7. The compareStringAggOrderValues comparison works but has edge cases

Comparing bigint and number via < / > works in JS. Comparing boolean gives false < true. These are fine. But comparing string vs number (e.g., if a user accidentally passes mixed types) gives unpredictable results since JS coerces strings to NaN. The type system should prevent this in practice, but there's no runtime guard.

Summary

Aspect Assessment
Correctness Sound under normal conditions; fragile vs hash collisions
Incremental benefit Real but limited — O(k) scan is unavoidable, splice is O(n)
Best use case Append-only streams (LLM chunks) where tail-insert fast-path shines
Code complexity High for the benefit; the stateful pattern + cleanup adds framework-level changes
Test coverage Excellent — covers inserts, removes, updates, reordering, group deletion/recreation, separator-in-value, fallback path

The main question I have: is the stateful incremental approach worth the complexity?
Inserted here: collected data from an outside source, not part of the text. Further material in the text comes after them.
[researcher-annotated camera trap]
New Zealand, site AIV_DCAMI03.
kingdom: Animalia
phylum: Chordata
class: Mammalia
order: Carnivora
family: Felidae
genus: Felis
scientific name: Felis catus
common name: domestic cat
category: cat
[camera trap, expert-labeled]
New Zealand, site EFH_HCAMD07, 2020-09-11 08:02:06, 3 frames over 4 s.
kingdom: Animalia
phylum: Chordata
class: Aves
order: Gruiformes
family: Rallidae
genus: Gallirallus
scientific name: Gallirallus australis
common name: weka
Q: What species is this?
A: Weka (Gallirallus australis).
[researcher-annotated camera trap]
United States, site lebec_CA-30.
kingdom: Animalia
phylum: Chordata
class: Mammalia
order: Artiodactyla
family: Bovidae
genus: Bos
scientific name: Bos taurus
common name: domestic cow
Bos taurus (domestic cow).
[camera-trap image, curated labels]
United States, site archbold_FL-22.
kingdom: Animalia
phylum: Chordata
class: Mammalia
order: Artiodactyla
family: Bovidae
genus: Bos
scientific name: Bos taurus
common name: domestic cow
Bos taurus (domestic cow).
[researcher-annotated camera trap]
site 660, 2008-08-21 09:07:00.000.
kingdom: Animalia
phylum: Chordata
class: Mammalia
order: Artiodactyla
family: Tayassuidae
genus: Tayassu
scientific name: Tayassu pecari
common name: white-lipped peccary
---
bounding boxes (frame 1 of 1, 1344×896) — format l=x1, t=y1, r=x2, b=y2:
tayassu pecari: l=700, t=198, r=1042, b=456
For the LLM streaming use case (appending to the end), the fast-path tail insert avoids an O(total_text_length) rebuild per chunk, which is genuinely valuable. But for other use cases (random inserts/removals in the middle), it degrades to a full rebuild anyway, and the O(k) scan + O(n) splice overhead means it's not dramatically faster than a simple "sort and join" on each call.